La situazione di degrado denunciata da esercenti e residenti tra il Giardino di Strada di Guardiella e Via Bonomo, in particolare nell’area del centro commerciale Il Giulia, è stata ieri al centro di una seduta di VI Circoscrizione aperta al pubblico. Roberta Balestra, direttrice del Dipartimento delle Dipendenze Legali e Illegali, e operatori del Terzo Settore hanno chiesto con forza al Comune di intervenire destinando fondi e risorse sull’educativa di strada.

Dalla seduta di ieri è emerso chiaramente quanto sia necessario che il Comune si faccia parte attiva per realizzare un progetto di educativa di strada, finalizzato a rafforzare i fattori protettivi e ridurre quelli di rischio, aumentare l’autonomia e promuovere l’ascolto, il benessere. Progetto che potrebbe essere sperimentato nel rione di San Giovanni per poi poter essere replicato in altre realtà cittadine.

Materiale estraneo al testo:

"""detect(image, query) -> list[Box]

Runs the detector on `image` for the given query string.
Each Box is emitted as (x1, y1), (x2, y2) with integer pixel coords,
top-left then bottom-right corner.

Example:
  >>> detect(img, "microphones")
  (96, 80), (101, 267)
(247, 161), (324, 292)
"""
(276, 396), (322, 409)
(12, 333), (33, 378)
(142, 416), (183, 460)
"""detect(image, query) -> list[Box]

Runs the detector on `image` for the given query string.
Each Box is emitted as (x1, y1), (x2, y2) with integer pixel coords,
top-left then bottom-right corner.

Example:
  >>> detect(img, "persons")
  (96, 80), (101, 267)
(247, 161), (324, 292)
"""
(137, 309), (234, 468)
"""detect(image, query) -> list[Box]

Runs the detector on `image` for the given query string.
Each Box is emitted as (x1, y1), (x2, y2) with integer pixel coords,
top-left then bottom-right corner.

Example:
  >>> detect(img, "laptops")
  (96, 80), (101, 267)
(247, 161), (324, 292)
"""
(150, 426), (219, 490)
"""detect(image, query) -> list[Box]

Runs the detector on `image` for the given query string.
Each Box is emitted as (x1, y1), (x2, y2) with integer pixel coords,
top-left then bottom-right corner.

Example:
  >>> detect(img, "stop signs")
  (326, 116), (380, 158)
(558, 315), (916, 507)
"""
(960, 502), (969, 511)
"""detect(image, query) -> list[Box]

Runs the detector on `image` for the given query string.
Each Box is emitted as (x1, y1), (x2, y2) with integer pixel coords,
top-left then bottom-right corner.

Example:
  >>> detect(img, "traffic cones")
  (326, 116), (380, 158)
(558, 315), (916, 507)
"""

Pur riconoscendo la gravità del problema pensiamo che le soluzioni improntate solo a politiche securitarie siano del tutto inadeguate. Il problema non è la presenza del “Ser.T” e della sua relativa utenza. Volendo perseguire questa linea dovremmo citare negativamente anche l’alcologia, i padiglioni del dipartimento di salute mentale e tutte le realtà che cercano di alleviare un disagio che non vogliamo vedere, ma che c’è e si sta facendo sentire. Non è la presenza di certi servizi a far sì che esistano problemi legati alle dipendenze e/o al disagio mentale, ma sono proprio le problematiche legate alla dipendenza e al disagio mentale a far sì che certi servizi esistano. Dobbiamo attuare strategie per combattere la povertà, in questo caso educativa, e non i poveri. 

Da ultime segnalazioni e monitoraggi pare vi sia anche una numerosa presenza di ragazzi più giovani d’età compresa tra i 17 e i 25 anni dei quali la maggior parte non  risulta essere seguita dai servizi sopra citati. Dove sono quindi i servizi educativi? Forse l’educativa di strada, come detto dall’assessore Grilli, non sarà la panacea di ogni male o la risposta a ogni domanda, tuttavia resta il fatto che il mandato educativo è in capo al Comune e con ragazzi così giovani sarebbe giusto lavorare in tal senso creando con loro una relazione fiduciaria direttamente nei loro luoghi informali di aggregazione. Non possiamo continuare a permetterci di vedere questi giovani solo dopo spiacevoli fatti di cronaca proponendo attività “correttive”. L’educazione comincia molto prima, è progettualità.  Perché non si può pensare alla sicurezza come a un bisogno al quale si può rispondere con questo tipo di attività e non sempre e solo con il registro dell’emergenza? La progettualità garantirebbe risultati a lungo termine, invece di raccontarci ciclicamente quelle stesse problematiche legate alla miseria educativa e culturale di molti.